Let’s keep is simpel. We beginnen bij de twee die het meest op elkaar lijken: biologisch en biodynamisch. Bio zegt iets over de wijnbouw, dus over hoe de druiven groeien in de wijngaard. Bij bio wordt geen gebruikgemaakt van chemische bestrijdingsmiddelen en kunstmest. Biodynamisch gaat een stapje verder dan biologisch. Bij biodynamische wijnbouw wordt de bodem bewerkt met eeuwenoude homeopathische kruidenmengsels en worden de werkzaamheden afgestemd op stand van de zon en de maan. Zweverig? Misschien, maar wist je dat zelfs de duurste wijnen ter wereld op deze manier worden gemaakt?
Voor natuurwijn zijn er nog geen regels. Dat maakt het lastig om te zeggen wat natuurwijn precies is, maar we proberen het toch.
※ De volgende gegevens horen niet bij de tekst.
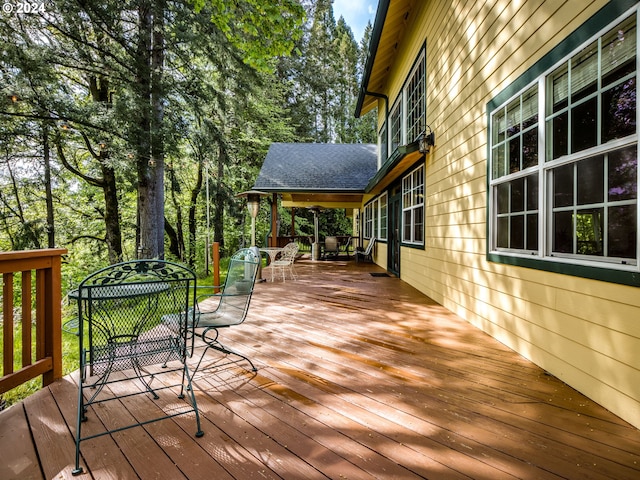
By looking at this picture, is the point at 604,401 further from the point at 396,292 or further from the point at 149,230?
the point at 149,230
De gedachte achter natuurwijn is dat de natuur z’n gang moet kunnen gaan. Bij natuurwijnen zou de wijnmaker na de oogst van de druiven op vakantie kunnen gaan en terug moeten komen als de druiven spontaan zijn veranderd in wijn.
Dat kan echt – zelfs zonder kabouter of toverfee – door spontane vergisting. Nee, geen spontane vergissing, maar spontane vergisting. Vergisten is het omzetten van de in de druif aanwezige suikers in alcohol. Dat gebeurt door gist. De gistcelletjes eten de suiker en poepen alcohol uit. Zo ontstaat wijn. Normaal gebeurt dat nadat de wijnboer gist heeft toegevoegd, maar gisten zijn ook gewoon in de natuur aanwezig. Als je de druiven gewoon laat liggen, gaan de gistcellen vanzelf aan de haal met die lekkere suikers. Hartstikke spontaan!
Natuurwijnen kunnen een ‘funky’ karakter hebben. Dat is een mooi woord voor een wijn die ruikt naar mest, paardendeken of rotte eieren. Niet verder vertellen, maar dat zijn eigenlijk wijnfouten! Door de spontane vergisting en beperkt gebruik van het conserveringsmiddel sulfiet kunnen gisten en bacteriën in de wijn sluipen die bijzondere smaken en geuren meebrengen. In kleine hoeveelheden kan dat best charmant zijn – wijn is nu eenmaal een natuurproduct – maar (natuur)wijn hoeft natuurlijk niet te stinken!
Wat is jouw ervaring met BIO- of natuurwijn?